TEXT EXCERPT:
┌──

Read Receipts and Presence

class PresenceService:
    def __init__(self, redis_client):
        self.redis = redis_client

    async def set_online(self, user_id: str):
        await self.redis.setex(f"online:{user_id}", 60, "1")  # TTL 60s; refresh on heartbeat
        await self.redis.set(f"last_seen:{user_id}", datetime.utcnow().isoformat())
        # Broadcast online status to active conversations
        await self._broadcast_presence(user_id, online=True)

    async def set_offline(self, user_id: str):
        await self.redis.delete(f"online:{user_id}")
        await self._broadcast_presence(user_id, online=False)

    async def is_online(self, user_id: str) -> bool:
        return bool(await self.redis.get(f"online:{user_id}"))

    async def get_last_seen(self, user_id: str) -> Optional[str]:
        return await self.redis.get(f"last_seen:{user_id}")

class ReadReceiptService:
    async def mark_read(self, user_id: str, conversation_id: str,
                        up_to_message_id: str):
        # Update last_read_id for this user in this conversation
        await conversations_db.update_last_read(user_id, conversation_id, up_to_message_id)

        # Notify message senders (for double blue tick)
        unread_messages = await message_store.get_unread(
            conversation_id, user_id, up_to_message_id
        )

└──

INSTRUCTION A: Retype the presence and read receipt code from "async def get_last_seen(self, user_id: str)" up to and including "double blue tick)".
INSTRUCTION B: In the presence and read receipt code, how many seconds does the "online" key last when set_online stores it?
INSTRUCTION C: Carry on writing the presence and read receipt code from the point where it stops.

STORED DATA:
┌──

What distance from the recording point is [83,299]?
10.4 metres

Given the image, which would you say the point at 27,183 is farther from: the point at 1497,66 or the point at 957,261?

└──

RESPONSE A:
async def get_last_seen(self, user_id: str) -> Optional[str]:
        return await self.redis.get(f"last_seen:{user_id}")

class ReadReceiptService:
    async def mark_read(self, user_id: str, conversation_id: str,
                        up_to_message_id: str):
        # Update last_read_id for this user in this conversation
        await conversations_db.update_last_read(user_id, conversation_id, up_to_message_id)

        # Notify message senders (for double blue tick)

RESPONSE B: 60 seconds.

RESPONSE C:
        for msg in unread_messages:
            await self.conn_mgr.send_to_user(msg.sender_id, {
                'type': 'read_receipt',
                'conversation_id': conversation_id,
                'message_id': msg.message_id,
                'read_by': user_id
            })

Group Messaging

class GroupMessageService:
    """
    Group messages require fan-out to all members.
    Strategy: server-side fan-out for small groups (<500 members)
    For large groups (channels): fan-out on read.
    """
    async def send_group_message(self, sender_id: str, group_id: str,
                                  message: Message):
        # Persist once for the group
        await message_store.save(message)

        # Get all group members
        members = await group_service.get_members(group_id)
        members = [m for m in members if m != sender_id]

        # Fan-out delivery to all members
        tasks = [
            self.deliver_to_member(message, member_id)
            for member_id in members
        ]
        await asyncio.gather(*tasks, return_exceptions=True)

    async def deliver_to_member(self, message: Message, member_id: str):
        delivered = await self.conn_mgr.send_to_user(member_id, {
            'type': 'group_message', 'message': message.__dict__
        })
        if not delivered:
            await notification_service.send_push(member_id, message)

End-to-End Encryption (Signal Protocol)

WhatsApp uses the Signal Protocol for E2E encryption. Key concepts:

  • Key exchange: X3DH (Extended Triple Diffie-Hellman) — establishes a shared secret between devices without the server ever seeing it
  • Message encryption: Double Ratchet Algorithm — generates a new encryption key for each message; past messages cannot be decrypted even if current key is compromised (forward secrecy)
  • Server role: Stores and relays ciphertext only. Cannot decrypt content. Stores public keys (identity keys, one-time prekeys) to enable key exchange for offline recipients.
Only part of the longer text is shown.